Photodegradable and Biodegradable plastics: What is their importance in our lives and the environment?
Photodegradation and biodegradation, two terms so common but so different. Surely the term most familiar to us is biodegradation and biodegradable products or products that biodegrade. But how much truth is there in the use of this term in relation to the plastic product we use?
Biodegradation of a product is the natural breakdown of the material mainly into organic and inorganic matter that is naturally present in the environment, such as soil, nutrients. In this way, the degradation is assisted by using additional components in the product which after a certain period of time after use, start the process of natural degradation and these can be from chemicals that are friendly to humans and the environment to selective bacteria, just what a plastic that we would throw into the environment would come into contact with.
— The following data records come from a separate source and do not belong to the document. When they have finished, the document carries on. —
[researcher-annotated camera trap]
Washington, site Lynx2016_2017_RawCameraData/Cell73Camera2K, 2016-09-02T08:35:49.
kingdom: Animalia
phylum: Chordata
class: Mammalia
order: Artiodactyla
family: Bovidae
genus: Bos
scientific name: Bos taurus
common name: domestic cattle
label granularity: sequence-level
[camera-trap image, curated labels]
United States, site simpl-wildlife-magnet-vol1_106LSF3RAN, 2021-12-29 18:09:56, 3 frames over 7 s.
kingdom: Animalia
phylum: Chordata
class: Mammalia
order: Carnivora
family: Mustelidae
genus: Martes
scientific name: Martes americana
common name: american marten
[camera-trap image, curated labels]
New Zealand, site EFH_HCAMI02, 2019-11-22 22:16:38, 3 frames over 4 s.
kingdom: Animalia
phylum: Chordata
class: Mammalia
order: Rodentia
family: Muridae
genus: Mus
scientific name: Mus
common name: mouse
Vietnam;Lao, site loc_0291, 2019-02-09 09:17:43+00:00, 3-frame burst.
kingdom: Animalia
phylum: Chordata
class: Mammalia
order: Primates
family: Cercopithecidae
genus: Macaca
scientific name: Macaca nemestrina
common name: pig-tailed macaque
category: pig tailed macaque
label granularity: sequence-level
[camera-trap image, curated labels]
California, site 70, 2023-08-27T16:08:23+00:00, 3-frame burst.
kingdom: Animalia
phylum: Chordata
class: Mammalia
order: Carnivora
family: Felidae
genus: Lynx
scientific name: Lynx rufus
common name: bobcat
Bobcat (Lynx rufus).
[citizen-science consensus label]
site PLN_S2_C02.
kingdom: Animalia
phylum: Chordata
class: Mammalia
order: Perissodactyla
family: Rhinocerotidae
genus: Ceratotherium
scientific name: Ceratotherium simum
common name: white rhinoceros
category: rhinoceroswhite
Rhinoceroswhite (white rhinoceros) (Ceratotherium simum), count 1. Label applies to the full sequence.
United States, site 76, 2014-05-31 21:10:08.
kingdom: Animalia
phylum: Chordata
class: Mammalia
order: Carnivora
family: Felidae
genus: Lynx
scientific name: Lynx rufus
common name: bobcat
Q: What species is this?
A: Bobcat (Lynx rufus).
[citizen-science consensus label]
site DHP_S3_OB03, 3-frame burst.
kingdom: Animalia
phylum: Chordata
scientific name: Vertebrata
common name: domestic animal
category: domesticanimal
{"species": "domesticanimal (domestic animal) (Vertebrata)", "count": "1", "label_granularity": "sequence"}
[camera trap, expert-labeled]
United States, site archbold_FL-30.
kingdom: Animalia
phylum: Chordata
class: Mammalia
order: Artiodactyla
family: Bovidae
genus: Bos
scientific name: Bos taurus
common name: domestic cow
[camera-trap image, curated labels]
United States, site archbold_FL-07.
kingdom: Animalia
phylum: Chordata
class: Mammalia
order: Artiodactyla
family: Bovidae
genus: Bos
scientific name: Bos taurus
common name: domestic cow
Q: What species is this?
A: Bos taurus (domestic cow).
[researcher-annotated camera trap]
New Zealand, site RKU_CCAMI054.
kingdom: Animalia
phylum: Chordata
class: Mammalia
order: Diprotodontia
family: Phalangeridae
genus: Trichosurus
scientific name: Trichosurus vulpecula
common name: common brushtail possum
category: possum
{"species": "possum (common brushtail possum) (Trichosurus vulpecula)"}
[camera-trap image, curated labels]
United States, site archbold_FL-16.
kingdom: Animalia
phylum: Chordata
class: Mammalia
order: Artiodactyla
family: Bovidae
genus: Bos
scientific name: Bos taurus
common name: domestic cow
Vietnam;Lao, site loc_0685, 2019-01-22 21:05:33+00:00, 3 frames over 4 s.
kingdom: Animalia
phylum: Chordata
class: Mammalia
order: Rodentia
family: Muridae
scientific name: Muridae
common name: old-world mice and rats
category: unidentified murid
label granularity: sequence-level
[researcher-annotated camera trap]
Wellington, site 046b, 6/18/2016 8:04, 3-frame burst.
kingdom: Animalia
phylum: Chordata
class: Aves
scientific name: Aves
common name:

But the above term is often confused with photodegradation, a completely different process. Photodegradable is the name given to a product whose material’s lifespan is measured inversely by its exposure to light. The material breaks down into smaller pieces, shatters more and more intensely until it eventually becomes plastic powder. A powder that is not so harmless, as a quantity of ‘microplastics’ has now been created, so called because of the extremely small size of the grains (on the order of micro-). The unbroken microplastics then enter the natural processes of the environment, disrupting mainly animal populations as they feed and consume water with plastic substances.
The most common example to us is plastic bags which are actually photodegradable and not biodegradable as advertised.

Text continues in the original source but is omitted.